▸ INSTRUCTIONS TO FOLLOW
Reproduce all of the entries character for character, while leaving out any pictures they contain.

#### SOURCE RECORDS ####

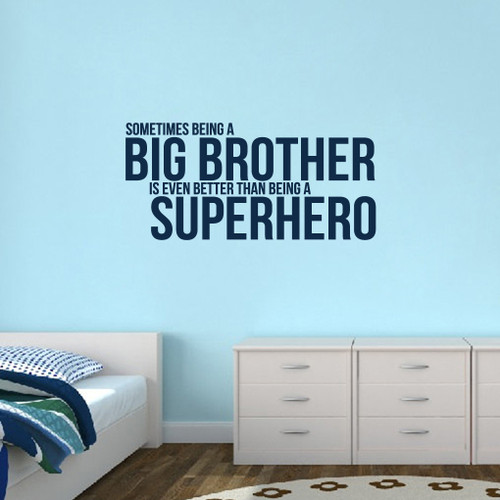 "Big Brother Wall Decals 48"" wide x 22.5"" tall Sample Image"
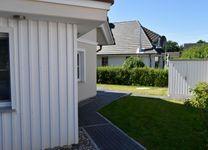 Müggenburger Weg 46 Wohnung 1  Streifenfisch unten rechts Deutschland -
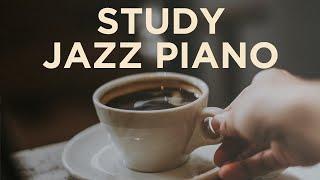 Study Jazz Piano - Lo-Fi Jazz Music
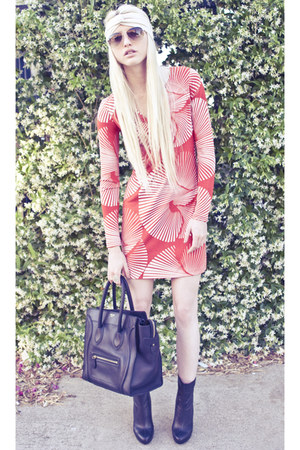 Guiseppe Zanotti boots - dvf dress - Celine bag - Mosely Tribes sunglasses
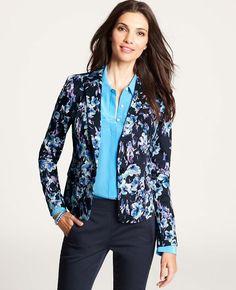 Petite Moody Floral Jacket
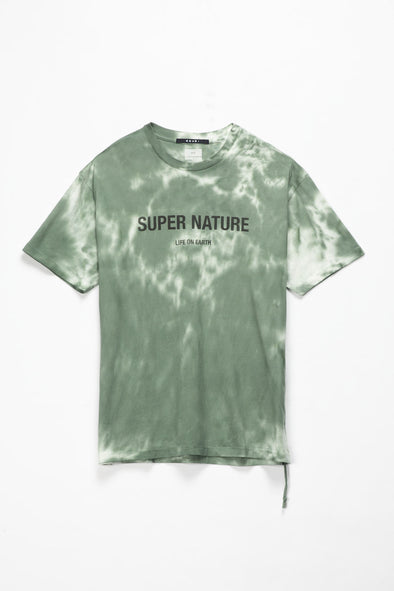 Ksubi Super Nature T-Shirt - Rule of Next Apparel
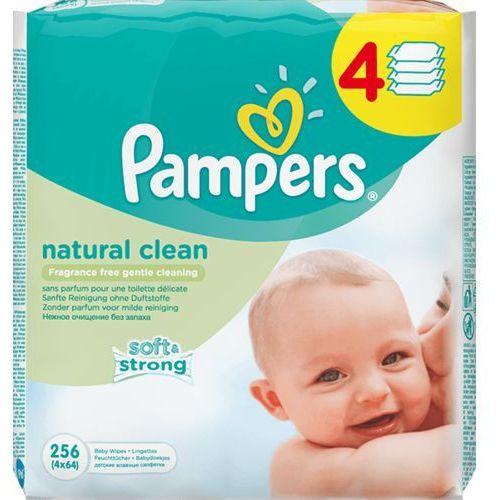 Pampers chusteczki Natural Clean 12x64 szt (4015400622482)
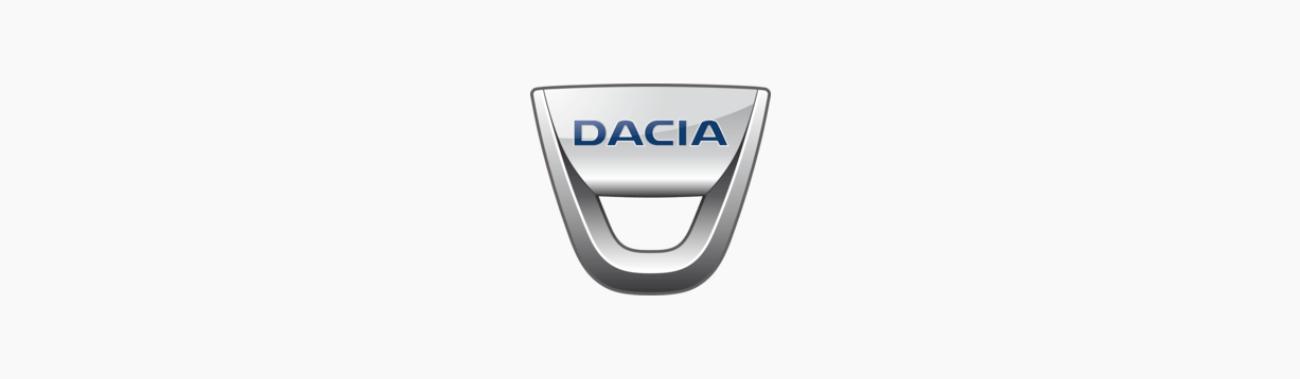 Dacia Reimport EU-Neuwagen kaufen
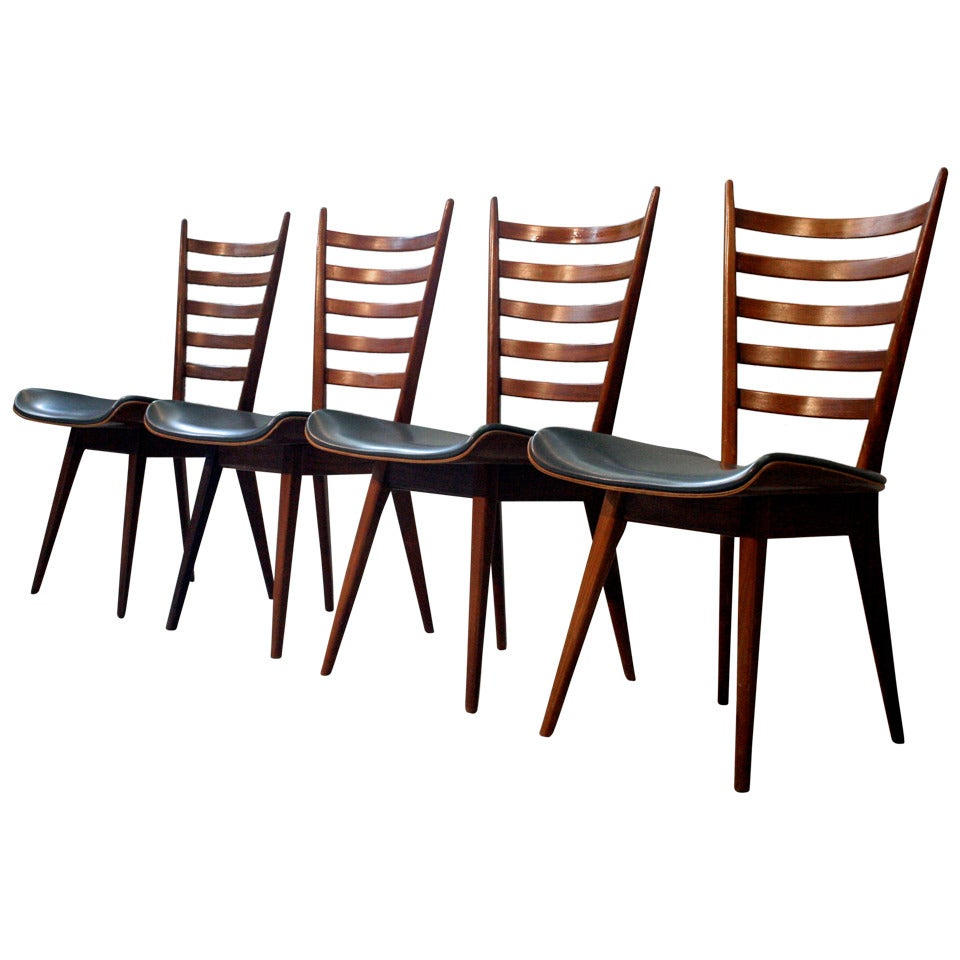 Set of Four Mid-Century Dining Chairs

####

▸ ANSWER SECTION
 "Big Brother Wall Decals 48"" wide x 22.5"" tall Sample Image"
 Müggenburger Weg 46 Wohnung 1  Streifenfisch unten rechts Deutschland -
 Study Jazz Piano - Lo-Fi Jazz Music
 Guiseppe Zanotti boots - dvf dress - Celine bag - Mosely Tribes sunglasses
 Petite Moody Floral Jacket
 Ksubi Super Nature T-Shirt - Rule of Next Apparel
 Pampers chusteczki Natural Clean 12x64 szt (4015400622482)
 Dacia Reimport EU-Neuwagen kaufen
 Set of Four Mid-Century Dining Chairs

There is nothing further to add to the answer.